Copy all of the material below word for word, but leave out the pictures.

*** Data to process ***

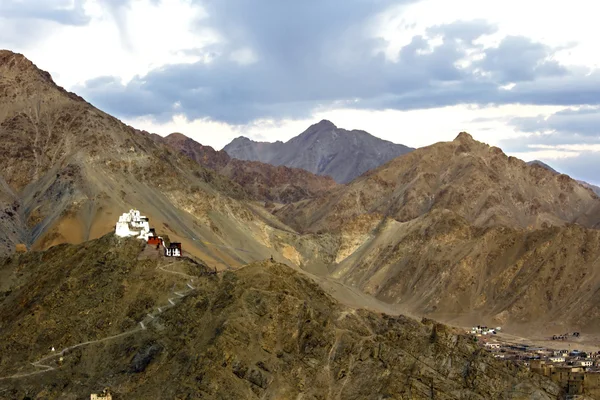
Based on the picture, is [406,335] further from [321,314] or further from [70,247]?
[70,247]

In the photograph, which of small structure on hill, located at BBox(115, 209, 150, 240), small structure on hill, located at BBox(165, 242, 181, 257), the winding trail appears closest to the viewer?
the winding trail

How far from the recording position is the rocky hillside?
116 metres

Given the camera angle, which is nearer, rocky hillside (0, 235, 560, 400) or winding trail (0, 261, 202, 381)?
rocky hillside (0, 235, 560, 400)

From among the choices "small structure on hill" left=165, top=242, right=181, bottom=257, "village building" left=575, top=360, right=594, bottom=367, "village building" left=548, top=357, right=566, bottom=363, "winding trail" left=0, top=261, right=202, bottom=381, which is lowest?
"village building" left=548, top=357, right=566, bottom=363

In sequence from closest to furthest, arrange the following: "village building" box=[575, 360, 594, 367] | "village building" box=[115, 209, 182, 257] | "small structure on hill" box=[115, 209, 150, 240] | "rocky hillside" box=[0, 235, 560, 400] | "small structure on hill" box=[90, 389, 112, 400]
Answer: "small structure on hill" box=[90, 389, 112, 400] < "rocky hillside" box=[0, 235, 560, 400] < "village building" box=[115, 209, 182, 257] < "small structure on hill" box=[115, 209, 150, 240] < "village building" box=[575, 360, 594, 367]

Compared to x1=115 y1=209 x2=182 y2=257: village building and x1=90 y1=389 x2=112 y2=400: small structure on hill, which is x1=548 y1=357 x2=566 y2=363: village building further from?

***

→ Written solution
Based on the picture, is [406,335] further from [321,314] or further from [70,247]?
[70,247]

In the photograph, which of small structure on hill, located at BBox(115, 209, 150, 240), small structure on hill, located at BBox(165, 242, 181, 257), the winding trail appears closest to the viewer?
the winding trail

How far from the recording position is the rocky hillside?
116 metres

Given the camera angle, which is nearer, rocky hillside (0, 235, 560, 400) or winding trail (0, 261, 202, 381)?
rocky hillside (0, 235, 560, 400)

From among the choices "small structure on hill" left=165, top=242, right=181, bottom=257, "village building" left=575, top=360, right=594, bottom=367, "village building" left=548, top=357, right=566, bottom=363, "winding trail" left=0, top=261, right=202, bottom=381, which is lowest?
"village building" left=548, top=357, right=566, bottom=363

In sequence from closest to furthest, arrange the following: "village building" box=[575, 360, 594, 367] | "village building" box=[115, 209, 182, 257] | "small structure on hill" box=[115, 209, 150, 240] | "rocky hillside" box=[0, 235, 560, 400] | "small structure on hill" box=[90, 389, 112, 400]
Answer: "small structure on hill" box=[90, 389, 112, 400] < "rocky hillside" box=[0, 235, 560, 400] < "village building" box=[115, 209, 182, 257] < "small structure on hill" box=[115, 209, 150, 240] < "village building" box=[575, 360, 594, 367]

Compared to x1=115 y1=209 x2=182 y2=257: village building and x1=90 y1=389 x2=112 y2=400: small structure on hill, which is x1=548 y1=357 x2=566 y2=363: village building further from?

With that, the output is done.